After enabling fault tolerance in MicroBlaze, ECC is automatically enabled in the connected LMB Block RAM Interface Controllers by the tools, when the system is generated. This means that nothing else needs to be configured to enable fault tolerance and minimal ECC support.
It is possible (albeit not recommended) to manually override ECC support, leaving the LMB Block RAM unprotected, by disabling C_ECC in the configuration dialogs of all connected LMB Block RAM Interface Controllers. In this case, the internal MicroBlaze block RAM protection is still enabled, since fault tolerance is enabled.
Using LMB Block RAM Interface Controller Configuration
As an alternative to the method described above, it is also possible to enable ECC in the configuration dialogs of all connected LMB Block RAM Interface Controllers. In this case, fault tolerance is automatically enabled in MicroBlaze by the tools, when the system is generated. This means that nothing else needs to be configured to enable ECC support and MicroBlaze fault tolerance.
ECC must either be enabled or disabled in all controllers, which is enforced by a DRC.
It is possible to manually override fault tolerance support in MicroBlaze, by explicitly disabling C_FAULT_TOLERANT in the MicroBlaze configuration dialog. This is not recommended, unless no block RAM is used in MicroBlaze, and there is no need to handle bus exceptions from uncorrectable ECC errors.
Features
An overview of all MicroBlaze fault tolerance features is given here. Further details on each feature can be found in the MicroBlaze Processor Reference Guide (UG081):
http://www.xilinx.com/support/documentation/sw_manuals/xilinx13_1/mb_ref_guide.pdf
The LMB Block RAM Interface Controller v3.00.a provides the LMB ECC implementation. For details, including performance and resource utilization, see the "IP Processor LMB Block RAM Interface Controller" (DS452).
Instruction and Data Cache Protection
To protect the block RAM in the Instruction and Data Cache, parity is used. When a parity error is detected, the corresponding cache line is invalidated. This forces the cache to reload the correct value from external memory. Parity is checked whenever a cache hit occurs.
Note that this scheme only works for write-through, and thus write-back data cache is not available when fault tolerance is enabled. This is enforced by a DRC.
When new values are written to a block RAM in the cache, parity is also calculated and written. One parity bit is used for the tag, one parity bit for the instruction cache data, and one parity bit for each word in a data cache line.

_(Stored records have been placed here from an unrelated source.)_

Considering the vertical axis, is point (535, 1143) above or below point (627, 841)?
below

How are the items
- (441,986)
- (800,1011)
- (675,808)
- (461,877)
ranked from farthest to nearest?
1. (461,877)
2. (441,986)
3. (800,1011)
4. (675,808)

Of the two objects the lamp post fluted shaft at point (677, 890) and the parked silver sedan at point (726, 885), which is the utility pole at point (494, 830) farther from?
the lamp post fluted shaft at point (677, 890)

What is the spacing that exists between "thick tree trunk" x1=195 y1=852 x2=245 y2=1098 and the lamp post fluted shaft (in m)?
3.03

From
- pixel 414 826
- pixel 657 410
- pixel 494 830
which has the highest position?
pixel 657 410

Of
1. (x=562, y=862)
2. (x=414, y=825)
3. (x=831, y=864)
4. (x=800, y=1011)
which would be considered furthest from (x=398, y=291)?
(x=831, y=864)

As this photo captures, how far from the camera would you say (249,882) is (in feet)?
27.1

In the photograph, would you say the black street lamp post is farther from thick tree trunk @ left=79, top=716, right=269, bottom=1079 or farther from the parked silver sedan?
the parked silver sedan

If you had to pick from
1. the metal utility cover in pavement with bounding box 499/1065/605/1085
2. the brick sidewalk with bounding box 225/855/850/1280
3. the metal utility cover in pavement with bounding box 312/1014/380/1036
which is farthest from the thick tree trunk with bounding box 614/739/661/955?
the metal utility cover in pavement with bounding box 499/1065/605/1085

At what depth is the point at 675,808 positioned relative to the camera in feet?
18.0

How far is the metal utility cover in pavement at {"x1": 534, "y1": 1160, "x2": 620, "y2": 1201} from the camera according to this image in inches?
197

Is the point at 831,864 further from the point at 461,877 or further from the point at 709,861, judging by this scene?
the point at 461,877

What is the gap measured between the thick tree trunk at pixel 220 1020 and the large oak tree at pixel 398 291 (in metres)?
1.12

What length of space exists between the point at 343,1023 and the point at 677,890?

In many cases, enabling fault tolerance does not increase the required number of cache block RAMs, since spare bits can be used for the parity.Any increase in resource utilization, in particular the number of block RAMs, can easily be seen in the MicroBlaze configuration dialog, when enabling fault tolerance.
Memory Management Unit Protection
To protect the block RAM in the MMU Unified Translation Look-Aside Buffer (UTLB), parity is used. When a parity error is detected during an address translation, a TLB miss exception occurs, forcing software to reload the entry.
When a new TLB entry is written using the TLBHI and TLBLO registers, parity is calculated. One parity bit is used for each entry.
Parity is also checked when a UTLB entry is read using the TLBHI and TLBLO registers. When a parity error is detected in this case, the entry is marked invalid by clearing the valid bit.
Enabling fault tolerance does not increase the MMU block RAM size, since a spare bit is available for the parity.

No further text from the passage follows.